A little while ago it was announced that Sheffield Eagles RLFC would be returning to nearby Owlerton Stadium for the first time in 20 odd years. This followed the proposed demolition of their usual venue, Don Valley Stadium, for cost-cutting reasons.
I won't go into the politics of the decision. But as someone who started watching the Eagles soar at 'the dog track' in the 1980s, I'm just glad they are back home.
And from a drinking point of view, it opens up the possibility of even more matchday drinking in the Valley of Beer.
Close to the ground is The New Barrack Tavern which, I'm told on twitter, has a new Sheffield Eagles badged beer from Castle Rock. The pub, also on Penistone Road, intends to open at 10am for Eagles' home games (The first is on Sunday vs Rochdale Hornets at 2pm).
It will also serve breakfasts. So beer, a full English and RL - a winning formula! I'm looking forward to visiting the NBT soon.
Further down the road, towards town, lie the The Hillsborough Hotel, The Gardeners Rest, The Wellington, The Ship and the Kelham Island based pubs.

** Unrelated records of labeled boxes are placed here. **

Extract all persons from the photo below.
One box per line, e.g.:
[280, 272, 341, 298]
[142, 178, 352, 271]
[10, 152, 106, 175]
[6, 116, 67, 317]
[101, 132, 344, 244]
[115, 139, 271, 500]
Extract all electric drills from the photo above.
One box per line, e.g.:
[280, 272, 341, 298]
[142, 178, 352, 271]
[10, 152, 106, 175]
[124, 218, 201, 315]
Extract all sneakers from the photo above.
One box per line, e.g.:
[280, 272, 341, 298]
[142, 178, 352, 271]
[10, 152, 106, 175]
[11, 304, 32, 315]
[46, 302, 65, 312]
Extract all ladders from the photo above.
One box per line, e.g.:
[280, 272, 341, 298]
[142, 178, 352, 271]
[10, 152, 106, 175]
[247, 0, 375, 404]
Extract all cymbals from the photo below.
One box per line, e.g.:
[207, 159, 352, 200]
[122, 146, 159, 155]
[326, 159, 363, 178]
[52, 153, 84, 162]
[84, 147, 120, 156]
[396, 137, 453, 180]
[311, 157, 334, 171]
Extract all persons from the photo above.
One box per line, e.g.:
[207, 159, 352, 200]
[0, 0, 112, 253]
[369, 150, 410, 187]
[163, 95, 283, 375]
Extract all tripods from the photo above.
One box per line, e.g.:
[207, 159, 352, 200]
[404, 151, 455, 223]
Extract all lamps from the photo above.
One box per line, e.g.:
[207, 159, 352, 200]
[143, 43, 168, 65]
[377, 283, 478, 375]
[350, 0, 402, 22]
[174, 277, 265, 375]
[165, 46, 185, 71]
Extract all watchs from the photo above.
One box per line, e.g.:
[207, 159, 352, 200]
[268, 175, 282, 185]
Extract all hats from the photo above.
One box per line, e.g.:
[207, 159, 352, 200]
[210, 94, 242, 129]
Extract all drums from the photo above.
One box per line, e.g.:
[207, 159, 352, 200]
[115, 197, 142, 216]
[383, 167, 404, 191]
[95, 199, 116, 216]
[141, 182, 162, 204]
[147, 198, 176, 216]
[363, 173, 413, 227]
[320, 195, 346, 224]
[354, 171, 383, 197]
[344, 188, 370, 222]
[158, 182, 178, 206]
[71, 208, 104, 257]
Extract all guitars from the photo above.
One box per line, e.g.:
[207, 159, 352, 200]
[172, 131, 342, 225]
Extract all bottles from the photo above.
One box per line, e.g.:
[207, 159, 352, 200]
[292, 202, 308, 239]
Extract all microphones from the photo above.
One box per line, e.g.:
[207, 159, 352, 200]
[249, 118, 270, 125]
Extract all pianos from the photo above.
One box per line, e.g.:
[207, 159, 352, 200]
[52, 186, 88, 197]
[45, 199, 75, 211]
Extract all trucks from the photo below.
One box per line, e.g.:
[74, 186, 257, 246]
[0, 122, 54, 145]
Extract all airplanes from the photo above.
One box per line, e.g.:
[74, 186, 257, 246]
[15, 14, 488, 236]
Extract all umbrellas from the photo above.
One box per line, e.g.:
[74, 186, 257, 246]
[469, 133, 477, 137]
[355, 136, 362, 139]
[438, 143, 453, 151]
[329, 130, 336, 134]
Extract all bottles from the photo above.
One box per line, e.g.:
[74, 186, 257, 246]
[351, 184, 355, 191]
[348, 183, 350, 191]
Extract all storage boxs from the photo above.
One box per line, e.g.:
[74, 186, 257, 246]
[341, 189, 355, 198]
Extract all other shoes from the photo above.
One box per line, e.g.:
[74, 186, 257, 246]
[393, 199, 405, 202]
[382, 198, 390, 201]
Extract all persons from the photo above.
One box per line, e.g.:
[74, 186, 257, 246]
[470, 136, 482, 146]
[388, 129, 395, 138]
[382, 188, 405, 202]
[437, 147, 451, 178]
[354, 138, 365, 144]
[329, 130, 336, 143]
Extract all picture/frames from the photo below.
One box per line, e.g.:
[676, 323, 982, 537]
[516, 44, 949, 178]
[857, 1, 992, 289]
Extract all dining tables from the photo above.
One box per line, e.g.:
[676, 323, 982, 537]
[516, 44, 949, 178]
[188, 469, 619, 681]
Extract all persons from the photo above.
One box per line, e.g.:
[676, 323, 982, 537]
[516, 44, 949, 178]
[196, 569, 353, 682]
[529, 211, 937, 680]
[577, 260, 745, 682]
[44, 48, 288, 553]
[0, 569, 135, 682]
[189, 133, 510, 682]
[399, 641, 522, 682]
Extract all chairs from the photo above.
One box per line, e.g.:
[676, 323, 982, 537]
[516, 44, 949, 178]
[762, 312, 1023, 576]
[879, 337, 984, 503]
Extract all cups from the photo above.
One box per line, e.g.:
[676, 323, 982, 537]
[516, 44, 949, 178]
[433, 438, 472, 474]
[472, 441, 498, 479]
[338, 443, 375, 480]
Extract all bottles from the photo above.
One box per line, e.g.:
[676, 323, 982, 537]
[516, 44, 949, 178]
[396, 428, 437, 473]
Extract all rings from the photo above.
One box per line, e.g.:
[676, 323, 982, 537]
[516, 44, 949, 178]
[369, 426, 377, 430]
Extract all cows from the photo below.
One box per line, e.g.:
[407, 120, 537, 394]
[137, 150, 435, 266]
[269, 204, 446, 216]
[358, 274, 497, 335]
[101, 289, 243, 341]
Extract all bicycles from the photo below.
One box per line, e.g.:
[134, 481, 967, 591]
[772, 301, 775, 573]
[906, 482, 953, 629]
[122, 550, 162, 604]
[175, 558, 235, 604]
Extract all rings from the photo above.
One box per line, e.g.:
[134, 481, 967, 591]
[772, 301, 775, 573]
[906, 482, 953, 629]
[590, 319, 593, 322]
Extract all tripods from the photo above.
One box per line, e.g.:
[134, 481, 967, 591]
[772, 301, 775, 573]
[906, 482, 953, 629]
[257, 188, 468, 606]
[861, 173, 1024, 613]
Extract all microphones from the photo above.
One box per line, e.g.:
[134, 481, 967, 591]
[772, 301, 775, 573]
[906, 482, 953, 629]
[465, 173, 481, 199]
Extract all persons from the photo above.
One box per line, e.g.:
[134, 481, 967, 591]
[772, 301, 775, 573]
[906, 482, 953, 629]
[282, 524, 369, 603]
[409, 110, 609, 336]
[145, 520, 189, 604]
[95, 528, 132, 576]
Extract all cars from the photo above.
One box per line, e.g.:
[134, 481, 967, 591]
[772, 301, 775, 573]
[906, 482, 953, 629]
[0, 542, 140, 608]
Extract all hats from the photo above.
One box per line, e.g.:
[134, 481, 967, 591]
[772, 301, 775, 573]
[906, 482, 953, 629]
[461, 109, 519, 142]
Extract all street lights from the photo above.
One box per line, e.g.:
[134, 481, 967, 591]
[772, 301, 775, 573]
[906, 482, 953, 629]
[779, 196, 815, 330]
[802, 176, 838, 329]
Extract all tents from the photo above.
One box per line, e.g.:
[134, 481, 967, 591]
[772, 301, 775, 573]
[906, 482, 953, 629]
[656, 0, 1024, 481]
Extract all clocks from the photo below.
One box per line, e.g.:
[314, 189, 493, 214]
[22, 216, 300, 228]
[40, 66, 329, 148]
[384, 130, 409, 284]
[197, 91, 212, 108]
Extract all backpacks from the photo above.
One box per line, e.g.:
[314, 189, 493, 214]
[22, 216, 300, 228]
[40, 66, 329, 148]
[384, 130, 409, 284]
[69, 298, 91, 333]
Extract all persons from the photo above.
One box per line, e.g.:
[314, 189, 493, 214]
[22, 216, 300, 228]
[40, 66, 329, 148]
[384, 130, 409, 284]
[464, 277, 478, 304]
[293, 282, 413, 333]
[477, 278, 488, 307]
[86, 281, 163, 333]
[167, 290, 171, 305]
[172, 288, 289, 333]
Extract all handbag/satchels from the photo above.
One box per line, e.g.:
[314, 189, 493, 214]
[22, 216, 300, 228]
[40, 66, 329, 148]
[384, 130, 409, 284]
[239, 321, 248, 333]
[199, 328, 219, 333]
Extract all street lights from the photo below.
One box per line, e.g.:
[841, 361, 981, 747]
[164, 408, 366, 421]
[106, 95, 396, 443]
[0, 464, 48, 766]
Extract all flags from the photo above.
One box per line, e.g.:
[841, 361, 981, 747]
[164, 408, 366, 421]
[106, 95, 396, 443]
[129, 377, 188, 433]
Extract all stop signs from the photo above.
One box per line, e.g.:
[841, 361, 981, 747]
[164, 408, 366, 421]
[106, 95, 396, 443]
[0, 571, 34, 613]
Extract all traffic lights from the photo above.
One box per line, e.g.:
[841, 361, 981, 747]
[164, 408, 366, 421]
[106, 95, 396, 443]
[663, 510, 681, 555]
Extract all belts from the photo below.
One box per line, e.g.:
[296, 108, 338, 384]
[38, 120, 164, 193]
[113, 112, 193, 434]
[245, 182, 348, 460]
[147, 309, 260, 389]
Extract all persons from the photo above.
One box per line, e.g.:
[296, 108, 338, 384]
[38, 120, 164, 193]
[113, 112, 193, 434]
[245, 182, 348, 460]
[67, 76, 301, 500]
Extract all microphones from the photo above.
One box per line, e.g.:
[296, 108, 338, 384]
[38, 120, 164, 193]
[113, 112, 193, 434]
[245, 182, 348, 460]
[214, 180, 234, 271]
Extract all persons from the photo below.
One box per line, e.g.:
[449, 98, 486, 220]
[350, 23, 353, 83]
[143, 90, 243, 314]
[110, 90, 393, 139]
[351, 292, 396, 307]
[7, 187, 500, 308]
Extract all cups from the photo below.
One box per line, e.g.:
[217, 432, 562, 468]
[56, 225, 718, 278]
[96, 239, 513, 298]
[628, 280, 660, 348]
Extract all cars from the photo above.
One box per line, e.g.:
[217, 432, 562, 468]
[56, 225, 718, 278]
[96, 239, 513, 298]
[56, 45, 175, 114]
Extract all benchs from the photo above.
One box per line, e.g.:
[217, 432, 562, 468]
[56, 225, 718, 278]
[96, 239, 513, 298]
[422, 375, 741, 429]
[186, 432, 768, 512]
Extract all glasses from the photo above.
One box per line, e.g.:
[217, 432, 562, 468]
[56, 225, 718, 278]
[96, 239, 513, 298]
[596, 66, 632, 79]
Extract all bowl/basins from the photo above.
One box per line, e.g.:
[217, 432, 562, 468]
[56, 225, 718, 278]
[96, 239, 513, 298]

So expect periodic profiles of some of these places, and perhaps some lesser know pubs along the route as I sup with The Eagles.

Getting there: The 53 Bradway to Ecclesfield bus (which stops near the Sheffield rail and bus stations) takes in most of the places I've mentioned. It stops at The Harlequin, The Gardeners, The NBT, the ground and The Railway at Wadsley Bridge.